コロナにもこなれてきて、家にこもることの方がスタンダードになってきていた。

そういう状況の影響があってか、今までの洋楽のロック中心のどんどん前に出てくる音楽から、邦楽のよりポップなものを聴いてきたように思う。

その結果が出ているので、普段より邦楽アルバムが多いのが傾向としてある。

『あの歌-2-』上白石萌音

あの歌 -2- (通常盤)

1.世界中の誰よりきっと

2.制服

3.Diamonds<ダイアモンド>

4.ブラックペッパーのたっぷりきいた私の作ったオニオンスライス

5.PRIDE

6.青空

7.AXIA 〜かなしいことり〜

8.ダンデライオン〜遅咲きのたんぽぽ

9.まちぶせ

10.いかれたBABY

オススメ曲→1,3,4,5,6,9,10

 

女優 上白石萌音が魅せる柔らかさと色気

全体的にエッジがなく、優しく軽やかなサウンドの中に、上白石萌音のエアリーで柔らかな歌声が印象に残る。

楽曲は名曲揃いで、サウンドを丸くする以外は大きく作り替えていないので、原曲の雰囲気を損ねることなく、ちょっとだけ新鮮さを足している。

例えば、「ブラックペッパーのたっぷりきいた私の作ったオニオンスライス」はいい感じのカフェでかかっていてもよいくらい、柔らかいJazzっぽさが出ている。

さらに恋のワクワク感とハネたリズムが相まって、温かみがありながら、軽やかでとてもよく合うのだ。

 

最後の2曲「まちぶせ」、「いかれたBABY」は失恋の歌が続く。

明るい曲を優しく歌うのと、暗めのテーマを優しく歌うのとは、聴こえてくる表情が違う。

失恋の曲になると、妙に色っぽいのだ。

もちろん、楽曲の雰囲気もあるのだが、ウィスパーボイスが上手く活きる。


上白石萌音の歌声自体は、割とフラットなので、音楽の邪魔もしないが、色付けもしない。

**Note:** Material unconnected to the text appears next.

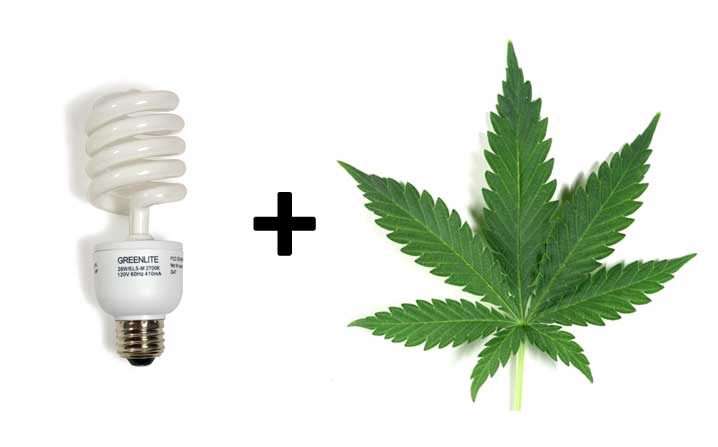 6 Best Cfl Grow Lights For Growing Cannabis On 2020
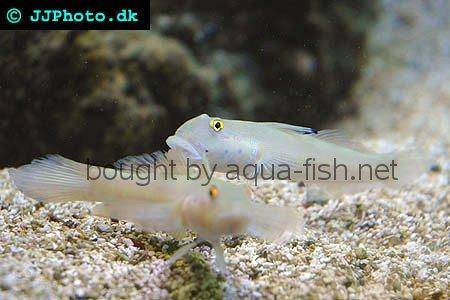 Sixspot Goby picture 1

それが上手く活きるアレンジがされているのは、さすがといったところ。

 

 

『You Will Be the Death of Me』Light The Torch

You Will Be The Death Of Me

1. More Than Dreaming

2. Let Me Fall Apart

3. End Of The World

4. Wilting In The Light

5. Death Of Me

6. Living With A Ghost

7. Become The Martyr

8. Something Deep Inside

9. I Hate Myself

10. Denying The Sin

11. Come Back To The Quicksand

12. Sign Your Name

オススメ曲→2,3,4,5,6,7,8,9,11,12

 

スーパーグループによるストレートなハードロック

毎回ストレートで、分かりやすくキャッチーでエモいロックを掘り起こしている気がする。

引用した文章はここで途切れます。